- Houve uma época em que acreditei nas cadernetas para ser escritor. Aproveitava viagens e promoções e me cercava de moleskines. Como nos chás, o segredo está na cor e na textura das folhas. Ademais, se eram boas para o Papa Hemingway, também haviam de fazer um serviço por mim. Comecei várias, não terminei nenhuma. Trouxe um par na minha mudança para Buenos Aires, quase como uns recuerdos de otra vida, da juventude, seus equívocos e suas esperanças mais musculares.
- Achaques e melancolias. Seria um bom nome para essas páginas moleskinescas. Em algum lugar de 2006, aquele que fui fez uma lista de suas músicas preferidas. Nenhuma do Dylan — e este pobre diabo estava com trinta —, o que me parece um erro, ao menos corrigido posteriormente nas longas noites bonfinianas, também distantes, entre irreais e fabricadas para o benefício deste momento.

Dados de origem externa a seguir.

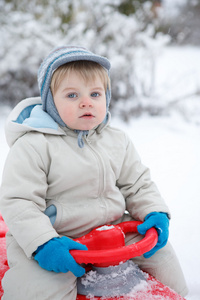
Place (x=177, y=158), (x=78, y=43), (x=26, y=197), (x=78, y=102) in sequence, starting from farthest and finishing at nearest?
1. (x=78, y=43)
2. (x=177, y=158)
3. (x=78, y=102)
4. (x=26, y=197)

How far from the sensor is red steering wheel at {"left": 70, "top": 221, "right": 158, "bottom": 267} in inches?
38.5

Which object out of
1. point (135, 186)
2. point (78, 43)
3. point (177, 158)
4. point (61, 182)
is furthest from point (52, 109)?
point (78, 43)

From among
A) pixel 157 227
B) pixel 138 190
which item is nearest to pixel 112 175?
pixel 138 190

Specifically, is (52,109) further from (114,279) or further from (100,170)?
(114,279)

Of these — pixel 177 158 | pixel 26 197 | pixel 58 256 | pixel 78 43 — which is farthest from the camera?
pixel 78 43

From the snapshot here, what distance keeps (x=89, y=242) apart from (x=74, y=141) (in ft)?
1.23

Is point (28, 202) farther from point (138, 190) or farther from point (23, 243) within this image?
point (138, 190)

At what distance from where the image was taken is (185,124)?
13.5 feet

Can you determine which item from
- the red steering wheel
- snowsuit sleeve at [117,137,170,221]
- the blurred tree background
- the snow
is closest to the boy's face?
snowsuit sleeve at [117,137,170,221]

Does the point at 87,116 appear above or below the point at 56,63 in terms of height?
below

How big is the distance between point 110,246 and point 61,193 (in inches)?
10.3

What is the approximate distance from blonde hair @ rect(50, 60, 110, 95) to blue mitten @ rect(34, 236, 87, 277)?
0.55 m

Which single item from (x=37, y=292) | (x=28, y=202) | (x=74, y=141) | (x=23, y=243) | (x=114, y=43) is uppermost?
(x=114, y=43)

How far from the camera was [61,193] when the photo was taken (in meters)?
1.22
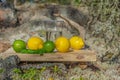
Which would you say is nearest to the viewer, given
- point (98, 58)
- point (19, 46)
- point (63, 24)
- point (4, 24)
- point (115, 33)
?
point (19, 46)

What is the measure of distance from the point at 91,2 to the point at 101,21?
380 mm

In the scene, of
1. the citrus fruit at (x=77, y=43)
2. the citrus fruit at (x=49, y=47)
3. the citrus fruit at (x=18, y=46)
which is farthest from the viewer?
the citrus fruit at (x=77, y=43)

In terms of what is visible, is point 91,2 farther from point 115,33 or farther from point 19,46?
point 19,46

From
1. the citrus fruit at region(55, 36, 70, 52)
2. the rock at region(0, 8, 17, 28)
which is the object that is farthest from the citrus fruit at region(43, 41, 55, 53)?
the rock at region(0, 8, 17, 28)

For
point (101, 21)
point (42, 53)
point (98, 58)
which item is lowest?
point (98, 58)

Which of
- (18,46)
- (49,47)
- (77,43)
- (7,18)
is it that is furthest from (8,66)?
(7,18)

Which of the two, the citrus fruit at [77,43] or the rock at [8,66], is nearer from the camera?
the rock at [8,66]

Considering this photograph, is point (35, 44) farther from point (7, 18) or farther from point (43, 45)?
point (7, 18)

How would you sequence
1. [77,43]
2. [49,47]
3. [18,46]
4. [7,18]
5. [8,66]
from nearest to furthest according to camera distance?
[8,66] → [49,47] → [18,46] → [77,43] → [7,18]

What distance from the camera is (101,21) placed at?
19.0 ft

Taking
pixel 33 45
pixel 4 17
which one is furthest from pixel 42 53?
pixel 4 17

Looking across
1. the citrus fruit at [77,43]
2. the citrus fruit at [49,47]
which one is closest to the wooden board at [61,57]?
the citrus fruit at [49,47]

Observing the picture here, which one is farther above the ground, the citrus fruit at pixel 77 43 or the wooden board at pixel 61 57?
the citrus fruit at pixel 77 43

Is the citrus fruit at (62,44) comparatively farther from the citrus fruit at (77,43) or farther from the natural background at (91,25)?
the natural background at (91,25)
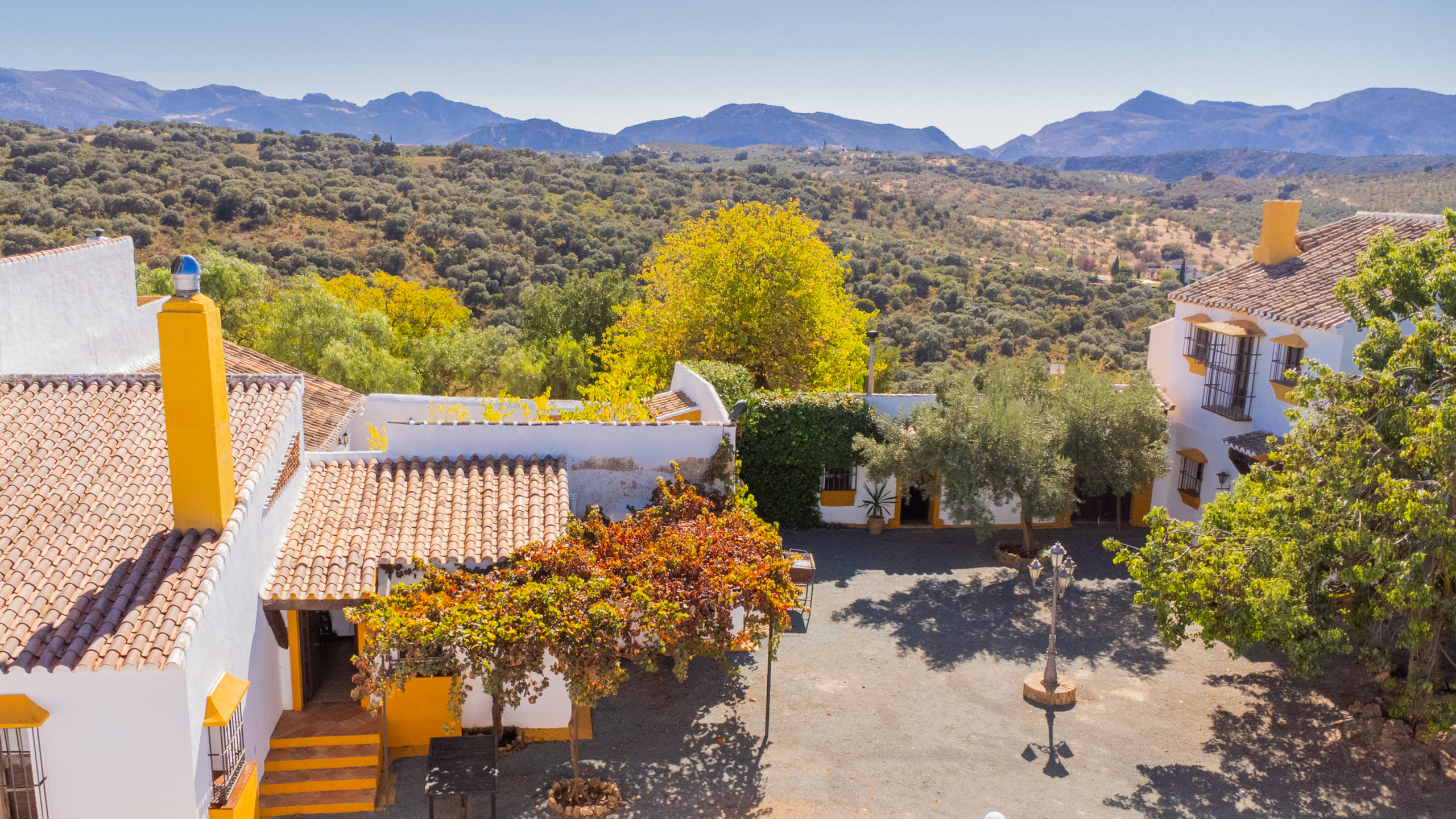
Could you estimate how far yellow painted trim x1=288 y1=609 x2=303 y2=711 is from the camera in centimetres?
1136

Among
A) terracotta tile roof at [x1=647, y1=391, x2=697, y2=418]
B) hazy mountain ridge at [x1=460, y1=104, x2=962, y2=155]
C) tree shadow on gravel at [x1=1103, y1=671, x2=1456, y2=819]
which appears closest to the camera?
tree shadow on gravel at [x1=1103, y1=671, x2=1456, y2=819]

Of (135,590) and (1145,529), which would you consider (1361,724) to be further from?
(135,590)

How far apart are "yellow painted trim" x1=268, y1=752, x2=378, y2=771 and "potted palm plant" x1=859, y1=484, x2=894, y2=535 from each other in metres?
12.1

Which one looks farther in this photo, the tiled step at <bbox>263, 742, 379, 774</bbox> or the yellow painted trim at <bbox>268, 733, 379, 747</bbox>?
the yellow painted trim at <bbox>268, 733, 379, 747</bbox>

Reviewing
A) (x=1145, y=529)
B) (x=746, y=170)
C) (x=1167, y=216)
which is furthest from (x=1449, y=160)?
(x=1145, y=529)

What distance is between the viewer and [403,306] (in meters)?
33.4

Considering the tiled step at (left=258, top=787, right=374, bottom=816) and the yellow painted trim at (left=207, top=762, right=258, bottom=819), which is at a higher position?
the yellow painted trim at (left=207, top=762, right=258, bottom=819)

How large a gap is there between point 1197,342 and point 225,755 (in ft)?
64.0

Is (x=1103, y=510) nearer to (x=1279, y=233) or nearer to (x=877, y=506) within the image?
(x=877, y=506)

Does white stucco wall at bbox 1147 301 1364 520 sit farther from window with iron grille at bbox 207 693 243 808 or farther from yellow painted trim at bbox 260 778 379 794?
window with iron grille at bbox 207 693 243 808

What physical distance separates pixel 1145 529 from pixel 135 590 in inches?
777

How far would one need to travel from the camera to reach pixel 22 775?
8.71 meters

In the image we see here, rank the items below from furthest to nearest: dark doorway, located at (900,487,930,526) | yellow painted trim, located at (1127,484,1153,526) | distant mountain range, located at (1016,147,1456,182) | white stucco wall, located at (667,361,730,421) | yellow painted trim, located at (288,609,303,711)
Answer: distant mountain range, located at (1016,147,1456,182) < yellow painted trim, located at (1127,484,1153,526) < dark doorway, located at (900,487,930,526) < white stucco wall, located at (667,361,730,421) < yellow painted trim, located at (288,609,303,711)

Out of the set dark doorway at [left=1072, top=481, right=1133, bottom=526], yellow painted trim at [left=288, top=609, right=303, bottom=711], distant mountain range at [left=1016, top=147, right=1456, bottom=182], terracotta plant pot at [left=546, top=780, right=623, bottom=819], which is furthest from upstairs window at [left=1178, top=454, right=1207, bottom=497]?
distant mountain range at [left=1016, top=147, right=1456, bottom=182]
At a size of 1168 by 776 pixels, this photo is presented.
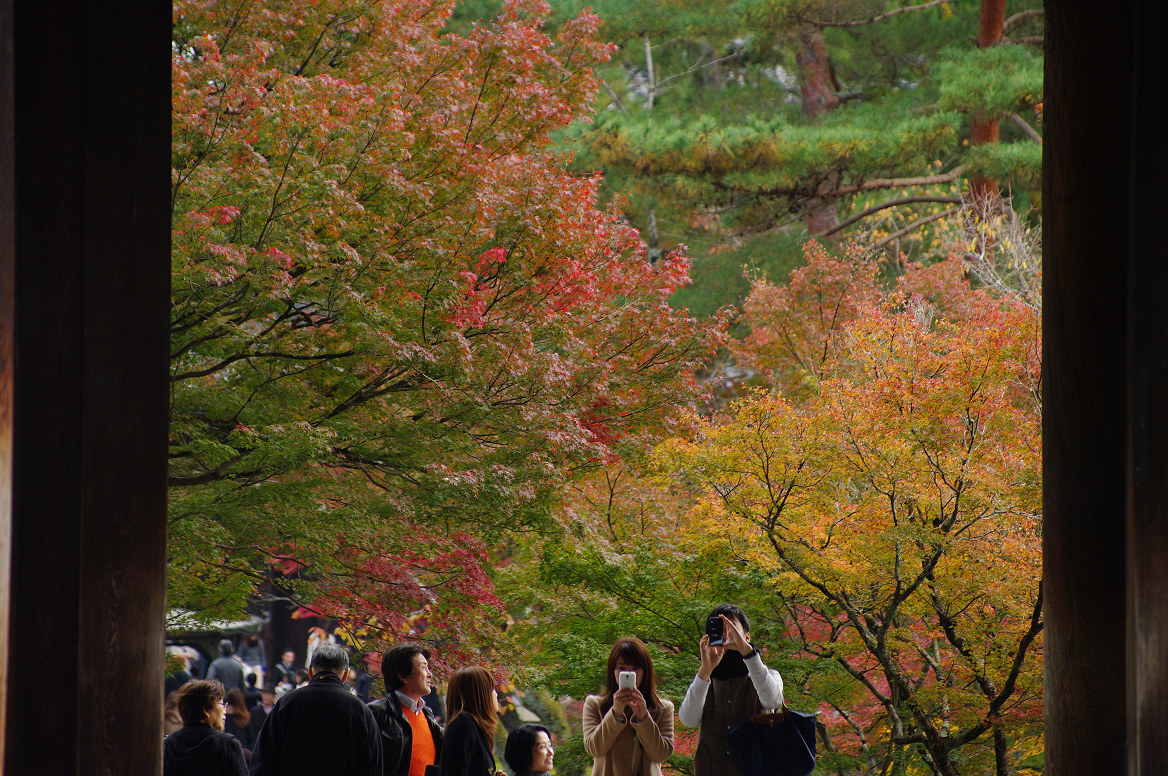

- Curioso é pensar que não sei quais são as músicas favoritas de minha mãe, se um dia as teve. Nos últimos anos, se for um tema dançante ainda funciona. Qualquer coisa mais elaborada a aborrece. Tempos atrás, diante de uma canção da Bethânia, sentenciou: deprimente. Leonard Cohen: voz grotesca. James Taylor: esse já não tinha morrido?
- Havia música na sala, em seu carro, fomos juntos a muitos shows. É tarde, creio, em função de sua perda de memória, para saber qual canção a resumiu na adolescência, se sofreu com os equivalentes aos meus Smiths e Cure, se encontrou algum gênero (para mim foi o jazz) que fez da música uma espécie de iluminação portátil.
- A caderneta não pôde me ajudar. De meus irmãos lembro de algumas preferências. Não as citarei para salvar o fim do ano. As do meu pai descobrirei na próxima ligação.
- Tainá me pergunta: música ou literatura? Digo a ela que o velho George Steiner escolheu a música, dizendo que tinha muita literatura dentro de si e que um mundo sem música seria um lugar insuportável. Modestamente, e por ora, respondo o contrário. Ainda tenho muita música dentro de mim. Na literatura sigo à espera do poema que revelará ao menos uma parte do mistério.
- Acaricio as capas das cadernetas, as bordas desgastadas, o tempo feito matéria admirável. E penso na tristeza das coisas digitais.
- Por não serem bem coisas. Rotinas, suportes, comandos, pacotes seriais.
- A tristeza de sua constância, de sua perseverança, de sua obsolescência virgem.
- O tempo não as marca. Não amarelam, não se cobrem de pátina ou de pó.
- São esquecidas, inalteradas, a cada atualização. São como esquecer. A tristeza das músicas que minha mãe perdeu.